The Toronto Maple Leafs finally look like a good hockey team again.
Since the Toronto Maple Leafs fired Mike Babcock on November 20th and replaced him with Sheldon Keefe, they look like an entirely different team. They’re starting on time, they’re scoring first, they just look better and more motivated.
So is this it? Are the Toronto Maple Leafs a perfect team now? Is their road to the Stanley Cup paved for once and for all? No. Of course not.
So what’s the next issue to tackle? In my opinion, one that’s been sticking out more than the others is the need for a backup goalie.
Toronto Maple Leafs Back-Up Goalie
The backup goalie dilemma stemmed last season when the Leafs opted to go with Garret Sparks for the backup job over Curtis McElhinney, a move that many Leaf fans still haven’t forgiven Kyle Dubas for.
In reality, any GM would have been smart to pick Sparks at the time. He had been voted the AHL’s goalie of the year in 2017-18, and while McElhinney was just about everything you could ask of a backup goalie, he was 35 at the time and there was no way of knowing if he would repeat his success. But regardless, it’s in the past.
The Toronto Maple Leafs backup goalie struggles have continued into this season, with Michael Hutchinson now under the microscope. In six starts this season, Hutchinson has gone 0-5-1 with a GAA of 4.55 and a save percentage of .876, while allowing at least four goals in each start he’s had.
It doesn’t take a rocket scientist to see that these numbers are bad. And while it would be unfair to pin the blame entirely on Hutchinson for each of those losses, seeing that for most of them he was thrown to the wolves on the second half of a back to back, he still hasn’t met expectations.
As a backup goalie, you should be able to steal a game for your team every now and then. And Hutchinson hasn’t been able to do that.
The reality is, the Leafs need a backup goalie who can take some of the weight off of Frederik Andersen. For the last few seasons, the backup goalie has more or less only played when the team has a back to back.
And the Leafs haven’t been able to rely on Hutchinson for those. So what happens if Andersen goes down with an injury? I’m not sure Hutchinson would be the answer in the crease, especially if it were to be long term.
So where do the Leafs look for a new backup? Enter the Pittsburgh Penguins.

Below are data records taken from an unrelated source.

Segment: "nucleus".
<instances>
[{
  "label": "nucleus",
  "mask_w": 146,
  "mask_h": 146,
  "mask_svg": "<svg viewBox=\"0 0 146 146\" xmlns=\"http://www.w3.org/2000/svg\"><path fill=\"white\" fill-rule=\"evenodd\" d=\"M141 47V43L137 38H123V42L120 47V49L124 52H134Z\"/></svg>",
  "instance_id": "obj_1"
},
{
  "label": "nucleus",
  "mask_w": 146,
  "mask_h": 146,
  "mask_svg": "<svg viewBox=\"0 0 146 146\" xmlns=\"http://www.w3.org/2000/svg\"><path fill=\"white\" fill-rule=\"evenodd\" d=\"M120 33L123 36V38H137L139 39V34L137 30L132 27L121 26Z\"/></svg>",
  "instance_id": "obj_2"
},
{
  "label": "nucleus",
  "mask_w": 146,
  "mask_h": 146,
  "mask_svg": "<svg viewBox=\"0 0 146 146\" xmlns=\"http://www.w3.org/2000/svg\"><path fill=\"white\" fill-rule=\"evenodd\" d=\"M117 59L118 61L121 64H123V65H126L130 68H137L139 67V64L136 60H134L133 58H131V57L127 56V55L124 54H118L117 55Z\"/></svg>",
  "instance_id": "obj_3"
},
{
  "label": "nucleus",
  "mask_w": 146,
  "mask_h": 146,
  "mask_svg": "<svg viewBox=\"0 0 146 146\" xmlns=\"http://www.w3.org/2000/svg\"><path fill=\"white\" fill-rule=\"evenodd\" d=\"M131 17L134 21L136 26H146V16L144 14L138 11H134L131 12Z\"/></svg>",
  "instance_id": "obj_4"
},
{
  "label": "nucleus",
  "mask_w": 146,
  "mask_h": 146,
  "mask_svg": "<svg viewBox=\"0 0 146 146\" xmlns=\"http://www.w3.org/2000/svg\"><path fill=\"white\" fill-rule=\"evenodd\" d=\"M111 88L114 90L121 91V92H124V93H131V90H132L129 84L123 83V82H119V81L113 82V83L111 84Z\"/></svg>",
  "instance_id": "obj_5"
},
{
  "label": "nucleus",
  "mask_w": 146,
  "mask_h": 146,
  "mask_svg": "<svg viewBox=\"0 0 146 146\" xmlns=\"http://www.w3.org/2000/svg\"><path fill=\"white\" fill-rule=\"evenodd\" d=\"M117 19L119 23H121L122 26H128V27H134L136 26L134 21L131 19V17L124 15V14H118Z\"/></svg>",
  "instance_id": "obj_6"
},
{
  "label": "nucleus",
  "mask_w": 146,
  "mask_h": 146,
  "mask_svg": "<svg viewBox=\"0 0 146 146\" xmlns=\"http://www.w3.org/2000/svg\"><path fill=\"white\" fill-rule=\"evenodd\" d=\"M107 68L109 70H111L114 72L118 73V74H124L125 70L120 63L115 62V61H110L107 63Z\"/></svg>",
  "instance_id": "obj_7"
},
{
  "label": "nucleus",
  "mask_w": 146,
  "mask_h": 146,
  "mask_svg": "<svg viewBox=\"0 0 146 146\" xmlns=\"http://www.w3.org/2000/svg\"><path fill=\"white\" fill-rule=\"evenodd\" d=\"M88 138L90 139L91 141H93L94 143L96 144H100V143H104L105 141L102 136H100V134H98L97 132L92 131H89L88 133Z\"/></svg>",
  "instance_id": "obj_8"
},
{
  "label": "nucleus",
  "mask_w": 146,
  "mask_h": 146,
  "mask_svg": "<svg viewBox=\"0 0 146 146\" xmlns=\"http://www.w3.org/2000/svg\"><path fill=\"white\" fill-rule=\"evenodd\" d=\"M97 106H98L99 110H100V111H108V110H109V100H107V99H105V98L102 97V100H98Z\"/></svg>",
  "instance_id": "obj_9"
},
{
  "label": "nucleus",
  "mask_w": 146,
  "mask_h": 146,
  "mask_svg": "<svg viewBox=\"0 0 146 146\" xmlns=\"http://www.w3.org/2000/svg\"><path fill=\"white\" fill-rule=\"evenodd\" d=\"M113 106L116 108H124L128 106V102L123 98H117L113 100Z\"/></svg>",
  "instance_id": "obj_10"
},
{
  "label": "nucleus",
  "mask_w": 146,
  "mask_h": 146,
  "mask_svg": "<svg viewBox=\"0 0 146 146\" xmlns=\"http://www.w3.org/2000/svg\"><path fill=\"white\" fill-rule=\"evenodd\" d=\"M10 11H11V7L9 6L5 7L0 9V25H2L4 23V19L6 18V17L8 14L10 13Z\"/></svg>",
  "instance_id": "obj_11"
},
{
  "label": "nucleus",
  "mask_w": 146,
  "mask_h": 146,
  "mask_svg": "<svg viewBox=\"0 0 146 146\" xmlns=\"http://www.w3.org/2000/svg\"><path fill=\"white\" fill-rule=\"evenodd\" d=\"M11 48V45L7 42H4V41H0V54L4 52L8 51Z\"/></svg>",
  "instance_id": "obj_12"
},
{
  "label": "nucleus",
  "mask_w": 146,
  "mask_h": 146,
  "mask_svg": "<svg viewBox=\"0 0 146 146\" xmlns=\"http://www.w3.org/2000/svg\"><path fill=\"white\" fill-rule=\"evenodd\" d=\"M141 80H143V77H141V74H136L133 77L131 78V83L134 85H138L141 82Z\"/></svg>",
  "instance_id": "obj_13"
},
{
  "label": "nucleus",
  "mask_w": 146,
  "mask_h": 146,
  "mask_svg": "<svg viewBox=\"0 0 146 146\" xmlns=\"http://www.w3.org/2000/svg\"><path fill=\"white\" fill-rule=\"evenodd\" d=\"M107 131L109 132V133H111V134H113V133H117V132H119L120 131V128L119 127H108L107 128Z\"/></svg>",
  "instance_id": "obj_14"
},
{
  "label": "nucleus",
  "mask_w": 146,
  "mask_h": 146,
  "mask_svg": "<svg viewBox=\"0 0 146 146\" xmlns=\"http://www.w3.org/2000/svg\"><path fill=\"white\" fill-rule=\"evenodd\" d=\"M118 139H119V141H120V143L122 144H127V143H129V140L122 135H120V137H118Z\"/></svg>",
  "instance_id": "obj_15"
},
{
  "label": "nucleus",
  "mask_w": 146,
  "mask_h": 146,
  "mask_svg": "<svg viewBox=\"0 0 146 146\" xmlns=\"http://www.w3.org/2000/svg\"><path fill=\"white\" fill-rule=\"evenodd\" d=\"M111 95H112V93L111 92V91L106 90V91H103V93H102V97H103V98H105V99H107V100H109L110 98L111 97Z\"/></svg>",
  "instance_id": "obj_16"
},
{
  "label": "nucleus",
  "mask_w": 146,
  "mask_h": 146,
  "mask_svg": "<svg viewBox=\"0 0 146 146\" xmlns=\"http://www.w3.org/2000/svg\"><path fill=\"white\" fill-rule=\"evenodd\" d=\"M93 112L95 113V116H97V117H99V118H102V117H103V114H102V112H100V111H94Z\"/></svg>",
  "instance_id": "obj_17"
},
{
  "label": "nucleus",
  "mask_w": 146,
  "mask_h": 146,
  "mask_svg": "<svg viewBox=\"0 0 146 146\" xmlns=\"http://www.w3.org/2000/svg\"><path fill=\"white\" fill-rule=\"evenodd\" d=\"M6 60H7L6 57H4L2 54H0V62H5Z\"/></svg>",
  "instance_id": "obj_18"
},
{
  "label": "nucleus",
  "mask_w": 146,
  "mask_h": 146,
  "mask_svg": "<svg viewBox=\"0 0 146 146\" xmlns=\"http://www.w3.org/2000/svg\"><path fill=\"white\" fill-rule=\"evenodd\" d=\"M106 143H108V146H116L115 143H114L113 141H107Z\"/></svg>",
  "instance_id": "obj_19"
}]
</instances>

There have been rumours floating around that the Penguins would be interested in trading one of their goalies not named Matt Murray. This leaves current backup Tristan Jarry and AHL starter Casey DeSmith as options.
DeSmith, 29, has a total of 50 NHL games to his name and carries a record of 21-15-6 with a GAA of 2.66 and a save percentage of .917. 36 of those games came last season, when he was serving as the Penguins’ backup to Murray. He surprisingly lost the backup job to Tristan Jarry this year, and was placed on waivers before reporting to the AHL’s Wilkes-Barre/Scranton Penguins. He carries a record of 9-4-0 with a GAA of 2.44 and a save percentage of .922 for them.
Meanwhile Jarry, 24, came out of nowhere and won the backup job for the Penguins out of training camp this year. He was solid in the AHL last year, but wasn’t anything special in the NHL in his short sample size.
This year, on another note, he’s been very good. Behind Matt Murray, he carries a record 5-4-0 with a GAA of 2.27 and a save percentage of .929. These are very good stats despite Jarry only starting nine games.
Between these two goalies, I would think the Penguins would be more interested in a deal involving Jarry. They know that they have a capable backup goalie in DeSmith, and Murray is only one year older than Jarry so it’s obvious that he’ll be their starter for years to come. Plus, Jarry’s strong start to the season likely inflates his price.
If the Leafs were to approach the Penguins with an offer, there are a couple of ways to go about it. If they were to simply look for a stable backup goalie to give Freddie a night off every now and then, DeSmith would be the guy to pursue. He likely comes with a cheaper price tag and has proven as recently as last season that he can be a stable backup goalie.
If they were to pursue Tristan Jarry, then they need to be prepared to pay for it. He’s 24 and looks like he’s finally showing that he can be in the NHL to stay. Jarry is likely never going to have a secure starting job in Pittsburgh with Matt Murray in front of him, whereas Frederik Andersen’s contract expires after next season. Jarry could be an option for insurance or a “plan B” if Andersen opts to test the market.
In the end, the Leafs should be working the phones to find a new backup goalies at this point, and Pittsburgh could be one of the teams worth checking in on if they decide to go that route.